Aufgaben:
A. Bitte nenne alle Ministerien, die im Text zum Dienstreisemanagement vorkommen.
B. Führe den Text zum Dienstreisemanagement im selben Stil nach seinem letzten Satz fort.

Der Fachbereich Dienstreisemanagement wird, wie vom Rechnungshof vorgeschlagen, ab 31.07.2014 in nur noch zwei Referate gegliedert. Das Ministerium für Finanzen und Wirtschaft beziffert den Personalbedarf für das Dienstreisemanagement auf insgesamt 85,5 Stellen.

4.1.2 Justizministerium

Das Justizministerium schließt sich der Empfehlung, die Abrechnungsaufgaben seines Geschäftsbereichs auf das LBV zu verlagern, an. Keine Bedenken bestünden auch zum errechneten Einsparpotenzial. Auf die Notwendigkeit, bei der Zentralisierung justizspezifische Besonderheiten zu berücksichtigen, weist das Ministerium hin.

4.1.3 Wissenschaftsministerium

Das Wissenschaftsministerium hält die Zentralisierung des Dienstreisemanagements derzeit für nicht sinnvoll und verweist auf eine Vielzahl von technischen und administrativen Besonderheiten des Hochschulbereichs. Zudem sei der Aufwand, die Zentralisierung technisch zu realisieren, nicht vertretbar. In der Stellungnahme zur Prüfungsmitteilung hat sich das Ministerium einer Erprobung in einzelnen Pilotvorhaben aber nicht verschlossen.

Bereitgestelltes Material:

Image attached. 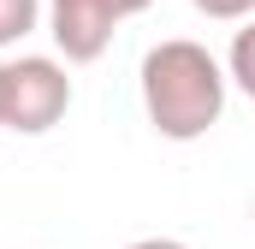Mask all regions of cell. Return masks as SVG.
I'll return each instance as SVG.
<instances>
[{"label":"cell","mask_w":255,"mask_h":249,"mask_svg":"<svg viewBox=\"0 0 255 249\" xmlns=\"http://www.w3.org/2000/svg\"><path fill=\"white\" fill-rule=\"evenodd\" d=\"M142 113L166 142H196L226 113V65L190 36H166L142 54Z\"/></svg>","instance_id":"1"},{"label":"cell","mask_w":255,"mask_h":249,"mask_svg":"<svg viewBox=\"0 0 255 249\" xmlns=\"http://www.w3.org/2000/svg\"><path fill=\"white\" fill-rule=\"evenodd\" d=\"M125 249H190V244H178V238H136V244H125Z\"/></svg>","instance_id":"7"},{"label":"cell","mask_w":255,"mask_h":249,"mask_svg":"<svg viewBox=\"0 0 255 249\" xmlns=\"http://www.w3.org/2000/svg\"><path fill=\"white\" fill-rule=\"evenodd\" d=\"M148 6L154 0H48V36L65 54V65H89L107 54L113 30Z\"/></svg>","instance_id":"3"},{"label":"cell","mask_w":255,"mask_h":249,"mask_svg":"<svg viewBox=\"0 0 255 249\" xmlns=\"http://www.w3.org/2000/svg\"><path fill=\"white\" fill-rule=\"evenodd\" d=\"M226 83H238V89H250V95H255V77H250V30H238V48H232V71H226Z\"/></svg>","instance_id":"6"},{"label":"cell","mask_w":255,"mask_h":249,"mask_svg":"<svg viewBox=\"0 0 255 249\" xmlns=\"http://www.w3.org/2000/svg\"><path fill=\"white\" fill-rule=\"evenodd\" d=\"M71 107V77L48 54H18L0 65V130L18 136H42L54 130Z\"/></svg>","instance_id":"2"},{"label":"cell","mask_w":255,"mask_h":249,"mask_svg":"<svg viewBox=\"0 0 255 249\" xmlns=\"http://www.w3.org/2000/svg\"><path fill=\"white\" fill-rule=\"evenodd\" d=\"M202 18H214V24H244L255 12V0H190Z\"/></svg>","instance_id":"5"},{"label":"cell","mask_w":255,"mask_h":249,"mask_svg":"<svg viewBox=\"0 0 255 249\" xmlns=\"http://www.w3.org/2000/svg\"><path fill=\"white\" fill-rule=\"evenodd\" d=\"M42 24V0H0V48H18Z\"/></svg>","instance_id":"4"}]
</instances>
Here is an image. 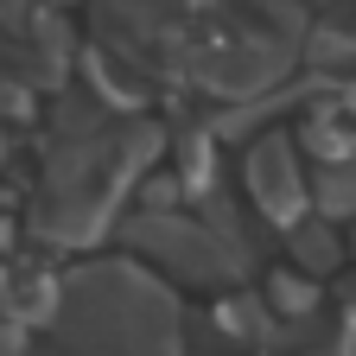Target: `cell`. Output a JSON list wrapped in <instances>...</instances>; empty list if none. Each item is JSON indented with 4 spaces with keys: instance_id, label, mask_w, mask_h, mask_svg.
I'll return each instance as SVG.
<instances>
[{
    "instance_id": "1",
    "label": "cell",
    "mask_w": 356,
    "mask_h": 356,
    "mask_svg": "<svg viewBox=\"0 0 356 356\" xmlns=\"http://www.w3.org/2000/svg\"><path fill=\"white\" fill-rule=\"evenodd\" d=\"M58 331L70 356H178L172 299L127 261L83 267L58 293Z\"/></svg>"
},
{
    "instance_id": "2",
    "label": "cell",
    "mask_w": 356,
    "mask_h": 356,
    "mask_svg": "<svg viewBox=\"0 0 356 356\" xmlns=\"http://www.w3.org/2000/svg\"><path fill=\"white\" fill-rule=\"evenodd\" d=\"M286 64H293V44L274 32H254V38H216L197 58V76L222 96H261L286 76Z\"/></svg>"
},
{
    "instance_id": "3",
    "label": "cell",
    "mask_w": 356,
    "mask_h": 356,
    "mask_svg": "<svg viewBox=\"0 0 356 356\" xmlns=\"http://www.w3.org/2000/svg\"><path fill=\"white\" fill-rule=\"evenodd\" d=\"M242 178H248V197L274 216V222H293L305 216V204H312V185H305V172H299V153H293V140L286 134H261V140L248 147V159H242Z\"/></svg>"
},
{
    "instance_id": "4",
    "label": "cell",
    "mask_w": 356,
    "mask_h": 356,
    "mask_svg": "<svg viewBox=\"0 0 356 356\" xmlns=\"http://www.w3.org/2000/svg\"><path fill=\"white\" fill-rule=\"evenodd\" d=\"M299 147L318 159V165H337V159H356V115L343 102H325L318 115H305L299 127Z\"/></svg>"
},
{
    "instance_id": "5",
    "label": "cell",
    "mask_w": 356,
    "mask_h": 356,
    "mask_svg": "<svg viewBox=\"0 0 356 356\" xmlns=\"http://www.w3.org/2000/svg\"><path fill=\"white\" fill-rule=\"evenodd\" d=\"M286 248H293V261L305 267L312 280H318V274H331V267L343 261V242H337V229H331V222H305V216L286 229Z\"/></svg>"
},
{
    "instance_id": "6",
    "label": "cell",
    "mask_w": 356,
    "mask_h": 356,
    "mask_svg": "<svg viewBox=\"0 0 356 356\" xmlns=\"http://www.w3.org/2000/svg\"><path fill=\"white\" fill-rule=\"evenodd\" d=\"M312 204L325 216H356V159L318 165V185H312Z\"/></svg>"
},
{
    "instance_id": "7",
    "label": "cell",
    "mask_w": 356,
    "mask_h": 356,
    "mask_svg": "<svg viewBox=\"0 0 356 356\" xmlns=\"http://www.w3.org/2000/svg\"><path fill=\"white\" fill-rule=\"evenodd\" d=\"M261 299L274 305V318H299V312L318 305V286H312V274H274Z\"/></svg>"
},
{
    "instance_id": "8",
    "label": "cell",
    "mask_w": 356,
    "mask_h": 356,
    "mask_svg": "<svg viewBox=\"0 0 356 356\" xmlns=\"http://www.w3.org/2000/svg\"><path fill=\"white\" fill-rule=\"evenodd\" d=\"M305 356H350V343H343V337H331V343H312Z\"/></svg>"
},
{
    "instance_id": "9",
    "label": "cell",
    "mask_w": 356,
    "mask_h": 356,
    "mask_svg": "<svg viewBox=\"0 0 356 356\" xmlns=\"http://www.w3.org/2000/svg\"><path fill=\"white\" fill-rule=\"evenodd\" d=\"M343 312H350V318H356V280L343 286Z\"/></svg>"
}]
</instances>
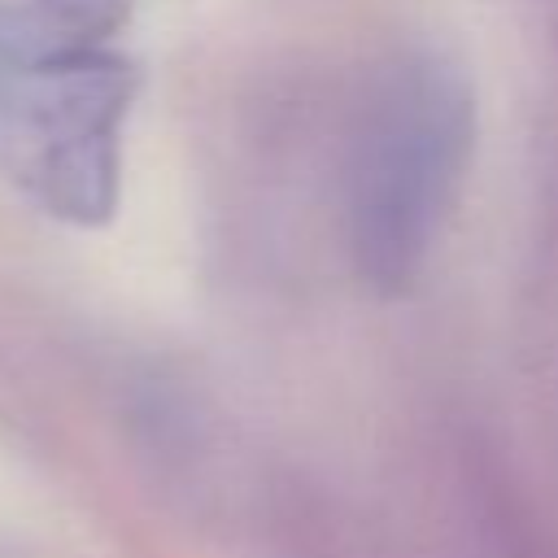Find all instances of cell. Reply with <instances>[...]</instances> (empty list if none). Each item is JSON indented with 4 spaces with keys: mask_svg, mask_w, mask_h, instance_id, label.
Here are the masks:
<instances>
[{
    "mask_svg": "<svg viewBox=\"0 0 558 558\" xmlns=\"http://www.w3.org/2000/svg\"><path fill=\"white\" fill-rule=\"evenodd\" d=\"M475 144L466 70L432 48L388 52L357 100L349 135V248L379 292H405L462 192Z\"/></svg>",
    "mask_w": 558,
    "mask_h": 558,
    "instance_id": "1",
    "label": "cell"
},
{
    "mask_svg": "<svg viewBox=\"0 0 558 558\" xmlns=\"http://www.w3.org/2000/svg\"><path fill=\"white\" fill-rule=\"evenodd\" d=\"M135 92L140 70L122 48L0 78V174L48 218L109 222Z\"/></svg>",
    "mask_w": 558,
    "mask_h": 558,
    "instance_id": "2",
    "label": "cell"
},
{
    "mask_svg": "<svg viewBox=\"0 0 558 558\" xmlns=\"http://www.w3.org/2000/svg\"><path fill=\"white\" fill-rule=\"evenodd\" d=\"M131 0H0V78L118 48Z\"/></svg>",
    "mask_w": 558,
    "mask_h": 558,
    "instance_id": "3",
    "label": "cell"
}]
</instances>
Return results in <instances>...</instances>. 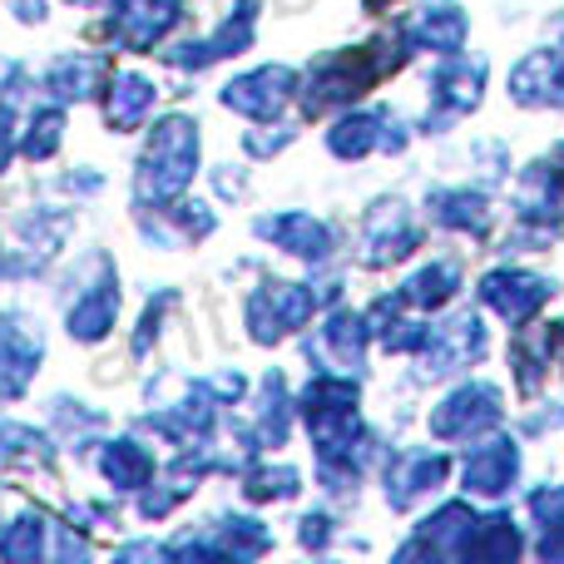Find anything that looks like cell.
Instances as JSON below:
<instances>
[{
  "mask_svg": "<svg viewBox=\"0 0 564 564\" xmlns=\"http://www.w3.org/2000/svg\"><path fill=\"white\" fill-rule=\"evenodd\" d=\"M194 154H198V134L188 119H164L154 129L144 149V164H139V184L149 198H174L178 188L194 174Z\"/></svg>",
  "mask_w": 564,
  "mask_h": 564,
  "instance_id": "obj_1",
  "label": "cell"
},
{
  "mask_svg": "<svg viewBox=\"0 0 564 564\" xmlns=\"http://www.w3.org/2000/svg\"><path fill=\"white\" fill-rule=\"evenodd\" d=\"M312 312V297L302 288H282V282H268L253 297V337L258 341H278L282 332L302 327Z\"/></svg>",
  "mask_w": 564,
  "mask_h": 564,
  "instance_id": "obj_2",
  "label": "cell"
},
{
  "mask_svg": "<svg viewBox=\"0 0 564 564\" xmlns=\"http://www.w3.org/2000/svg\"><path fill=\"white\" fill-rule=\"evenodd\" d=\"M292 89H297V75L292 69H258V75H248V79H238V85H228L224 89V99L234 109H243V115H253V119H268V115H278L282 105L292 99Z\"/></svg>",
  "mask_w": 564,
  "mask_h": 564,
  "instance_id": "obj_3",
  "label": "cell"
},
{
  "mask_svg": "<svg viewBox=\"0 0 564 564\" xmlns=\"http://www.w3.org/2000/svg\"><path fill=\"white\" fill-rule=\"evenodd\" d=\"M500 421V397L490 387H466L436 411V431L441 436H476V431L496 426Z\"/></svg>",
  "mask_w": 564,
  "mask_h": 564,
  "instance_id": "obj_4",
  "label": "cell"
},
{
  "mask_svg": "<svg viewBox=\"0 0 564 564\" xmlns=\"http://www.w3.org/2000/svg\"><path fill=\"white\" fill-rule=\"evenodd\" d=\"M480 297L500 312L506 322H525L540 302L550 297V282L545 278H530V273H490Z\"/></svg>",
  "mask_w": 564,
  "mask_h": 564,
  "instance_id": "obj_5",
  "label": "cell"
},
{
  "mask_svg": "<svg viewBox=\"0 0 564 564\" xmlns=\"http://www.w3.org/2000/svg\"><path fill=\"white\" fill-rule=\"evenodd\" d=\"M174 20H178V0H119L115 10V30L129 45H154Z\"/></svg>",
  "mask_w": 564,
  "mask_h": 564,
  "instance_id": "obj_6",
  "label": "cell"
},
{
  "mask_svg": "<svg viewBox=\"0 0 564 564\" xmlns=\"http://www.w3.org/2000/svg\"><path fill=\"white\" fill-rule=\"evenodd\" d=\"M516 470H520V451L510 446V441H490V446H480L476 456L466 460L460 480H466L470 490H480V496H500V490L516 480Z\"/></svg>",
  "mask_w": 564,
  "mask_h": 564,
  "instance_id": "obj_7",
  "label": "cell"
},
{
  "mask_svg": "<svg viewBox=\"0 0 564 564\" xmlns=\"http://www.w3.org/2000/svg\"><path fill=\"white\" fill-rule=\"evenodd\" d=\"M35 337L20 332L15 322H0V397H15L30 381V367H35Z\"/></svg>",
  "mask_w": 564,
  "mask_h": 564,
  "instance_id": "obj_8",
  "label": "cell"
},
{
  "mask_svg": "<svg viewBox=\"0 0 564 564\" xmlns=\"http://www.w3.org/2000/svg\"><path fill=\"white\" fill-rule=\"evenodd\" d=\"M411 243H416V228H411L406 208L381 204L377 214H371V263H397Z\"/></svg>",
  "mask_w": 564,
  "mask_h": 564,
  "instance_id": "obj_9",
  "label": "cell"
},
{
  "mask_svg": "<svg viewBox=\"0 0 564 564\" xmlns=\"http://www.w3.org/2000/svg\"><path fill=\"white\" fill-rule=\"evenodd\" d=\"M258 234H268V238H282L288 243V253H302V258H322L332 248V238H327V228L317 224V218H307V214H288V218H268Z\"/></svg>",
  "mask_w": 564,
  "mask_h": 564,
  "instance_id": "obj_10",
  "label": "cell"
},
{
  "mask_svg": "<svg viewBox=\"0 0 564 564\" xmlns=\"http://www.w3.org/2000/svg\"><path fill=\"white\" fill-rule=\"evenodd\" d=\"M149 105H154V85L139 75H119L115 89H109V99H105V115L115 129H134Z\"/></svg>",
  "mask_w": 564,
  "mask_h": 564,
  "instance_id": "obj_11",
  "label": "cell"
},
{
  "mask_svg": "<svg viewBox=\"0 0 564 564\" xmlns=\"http://www.w3.org/2000/svg\"><path fill=\"white\" fill-rule=\"evenodd\" d=\"M406 35H411V45L456 50V45H460V35H466V20H460L451 6H431V10H421V15L411 20Z\"/></svg>",
  "mask_w": 564,
  "mask_h": 564,
  "instance_id": "obj_12",
  "label": "cell"
},
{
  "mask_svg": "<svg viewBox=\"0 0 564 564\" xmlns=\"http://www.w3.org/2000/svg\"><path fill=\"white\" fill-rule=\"evenodd\" d=\"M446 470H451L446 456H406L397 470H391V500H397V506H406L411 496H421V490L436 486Z\"/></svg>",
  "mask_w": 564,
  "mask_h": 564,
  "instance_id": "obj_13",
  "label": "cell"
},
{
  "mask_svg": "<svg viewBox=\"0 0 564 564\" xmlns=\"http://www.w3.org/2000/svg\"><path fill=\"white\" fill-rule=\"evenodd\" d=\"M115 307H119L115 288L85 292V302H79V307L69 312V332H75L79 341H89V337H105V332H109V322H115Z\"/></svg>",
  "mask_w": 564,
  "mask_h": 564,
  "instance_id": "obj_14",
  "label": "cell"
},
{
  "mask_svg": "<svg viewBox=\"0 0 564 564\" xmlns=\"http://www.w3.org/2000/svg\"><path fill=\"white\" fill-rule=\"evenodd\" d=\"M50 85H55V95H89V89L99 85V59L95 55H65L55 59V69H50Z\"/></svg>",
  "mask_w": 564,
  "mask_h": 564,
  "instance_id": "obj_15",
  "label": "cell"
},
{
  "mask_svg": "<svg viewBox=\"0 0 564 564\" xmlns=\"http://www.w3.org/2000/svg\"><path fill=\"white\" fill-rule=\"evenodd\" d=\"M332 154H341V159H357V154H367V149H377L381 144V115H361V119H347V124H337L332 129Z\"/></svg>",
  "mask_w": 564,
  "mask_h": 564,
  "instance_id": "obj_16",
  "label": "cell"
},
{
  "mask_svg": "<svg viewBox=\"0 0 564 564\" xmlns=\"http://www.w3.org/2000/svg\"><path fill=\"white\" fill-rule=\"evenodd\" d=\"M99 470H105L115 486H144V476H149V456L139 446H129V441H115V446L99 456Z\"/></svg>",
  "mask_w": 564,
  "mask_h": 564,
  "instance_id": "obj_17",
  "label": "cell"
},
{
  "mask_svg": "<svg viewBox=\"0 0 564 564\" xmlns=\"http://www.w3.org/2000/svg\"><path fill=\"white\" fill-rule=\"evenodd\" d=\"M456 268L451 263H431L426 273H416L411 278V288H406V302H416V307H431V302H446L451 297V288H456Z\"/></svg>",
  "mask_w": 564,
  "mask_h": 564,
  "instance_id": "obj_18",
  "label": "cell"
},
{
  "mask_svg": "<svg viewBox=\"0 0 564 564\" xmlns=\"http://www.w3.org/2000/svg\"><path fill=\"white\" fill-rule=\"evenodd\" d=\"M436 214L446 218V224H456V228H486L490 224V208H486V198H470V194H446V198H436Z\"/></svg>",
  "mask_w": 564,
  "mask_h": 564,
  "instance_id": "obj_19",
  "label": "cell"
},
{
  "mask_svg": "<svg viewBox=\"0 0 564 564\" xmlns=\"http://www.w3.org/2000/svg\"><path fill=\"white\" fill-rule=\"evenodd\" d=\"M59 129H65V119H59L55 109H50V115H40V119H35V134L25 139V154H30V159H45L50 149L59 144Z\"/></svg>",
  "mask_w": 564,
  "mask_h": 564,
  "instance_id": "obj_20",
  "label": "cell"
},
{
  "mask_svg": "<svg viewBox=\"0 0 564 564\" xmlns=\"http://www.w3.org/2000/svg\"><path fill=\"white\" fill-rule=\"evenodd\" d=\"M292 486H297V476H292V470H263V476H253L248 496H253V500H278V496H292Z\"/></svg>",
  "mask_w": 564,
  "mask_h": 564,
  "instance_id": "obj_21",
  "label": "cell"
},
{
  "mask_svg": "<svg viewBox=\"0 0 564 564\" xmlns=\"http://www.w3.org/2000/svg\"><path fill=\"white\" fill-rule=\"evenodd\" d=\"M367 6H371V10H381V6H391V0H367Z\"/></svg>",
  "mask_w": 564,
  "mask_h": 564,
  "instance_id": "obj_22",
  "label": "cell"
},
{
  "mask_svg": "<svg viewBox=\"0 0 564 564\" xmlns=\"http://www.w3.org/2000/svg\"><path fill=\"white\" fill-rule=\"evenodd\" d=\"M555 337H560V341H564V327H560V332H555Z\"/></svg>",
  "mask_w": 564,
  "mask_h": 564,
  "instance_id": "obj_23",
  "label": "cell"
}]
</instances>
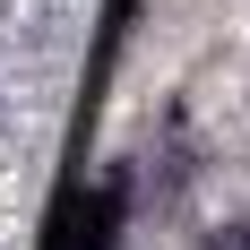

Die Antworten:
A.
- Ministerium für Finanzen und Wirtschaft
- Justizministerium
- Wissenschaftsministerium

B.
5 Schlussbemerkung

Der Rechnungshof hat anerkannte Methoden der Organisationslehre (Selbsteinschätzung, Zeitmessung auf Basis eines abgestimmten Aufgabenkatalogs und Selbstaufschreibung) angewandt. Alle Prüfungsmethoden und -schritte wurden vorab abgestimmt, ein hohes Maß an Transparenz war sichergestellt. Der Rechnungshof hat keine Laborbedingungen geschaffen und keinen Leistungsgrad für einzelne Mitarbeiter ermittelt, sondern durch die Einbeziehung aller Mitarbeitenden die durchschnittliche Ist-Bearbeitungszeit festgestellt. Der ständige Wechsel bei den Tätigkeiten ist bisher nur deshalb gegeben, weil keine Arbeitsvorräte vorhanden sind. Bei Umsetzung der Vorschläge des Rechnungshofs und dem angepassten Personalbedarf entfallen die ständigen Wechsel. Für die Antragsbearbeitung werden künftig je Vollzeitäquivalent und Tag lediglich fünf Stunden, unter Berücksichtigung der Rüst- und Verteilzeiten sechs Stunden, eingesetzt. Die verbleibende Zeit steht für die Erledigung sonstiger Aufgaben zur Verfügung.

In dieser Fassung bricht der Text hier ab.